→ **Detalhes do exercício**
Dê sequência ao texto sobre a consulta pública da concessão rodoviária Piracicaba–Panorama, começando logo após a última frase apresentada.

→ **Trecho para leitura**
=======
Contribuição em consulta pública – Concessão rodoviária Piracicaba / Panorama

A Ciclocidade, por meio do Grupo de Trabalho “GT Rodovias”, e a União de Ciclistas do Brasil (UCB) irão protocolar durante consultas e audiências públicas, contribuições para o Projeto de Concessão (01/2019) do sistema rodoviário do Lote Piracicaba – Panorama, que abrange trechos de 12 rodovias e atravessa 62 municípios das regiões de Piracicaba, Rio Claro, Jau, Bauru, Marília, Assis e Panorama.

 
Reprodução/ G1
 
O edital de concessão disponível no site da ARTESP apresenta-se com informações insuficiente em relação a criação de infraestrutura para bicicleta e descumpre, assim, o Código de Trânsito Brasileiro, diretrizes da Política Nacional de Mobilidade Urbana e o Plano Cicloviário do Estado de São Paulo (Decreto nº 63.881 / 2018).
=======
→ **Linhas de dados**

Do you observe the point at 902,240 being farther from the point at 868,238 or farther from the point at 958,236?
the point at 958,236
=======
→ **Resposta**
Segundo a carta: “A minuta do contrato (e anexos) da concessão, de 1.201 km de rodovias, com prazo de 30 anos e investimentos de R$ 9 bilhões, apesar de prever 417 km de duplicações, diversas novas vias marginais, novos acostamentos, anel de contorno e alças de acesso, simplesmente não traz nenhum projeto previamente estruturado, contínuo e coeso de infraestrutura cicloviária, dedicando apenas uma página do Anexo 7 (dos Serviços de Ampliação) à esse tema, com disposições vagas a respeito de critérios para implantação de ciclovias e relegando a definição concreta dos trechos para um momento posterior, quando do início da concessão.”
 
Além de identificar pontos críticos do edital para a mobilidade ativa e sustentável, o texto faz ainda uma análise do cenário de transportes no Estado de São Paulo em relação as mortes no trânsito e ao impacto que teríamos para a qualidade de vida dos paulistanos se superassemos a lógica de investimentos públicos que priorizam ha décadas o automóvel.
 
Quer participar das audiências públicas e fazer parte do GT Rodovias? Escreva para contato@ciclocidade.org.br 
 
Abaixo, o texto completo.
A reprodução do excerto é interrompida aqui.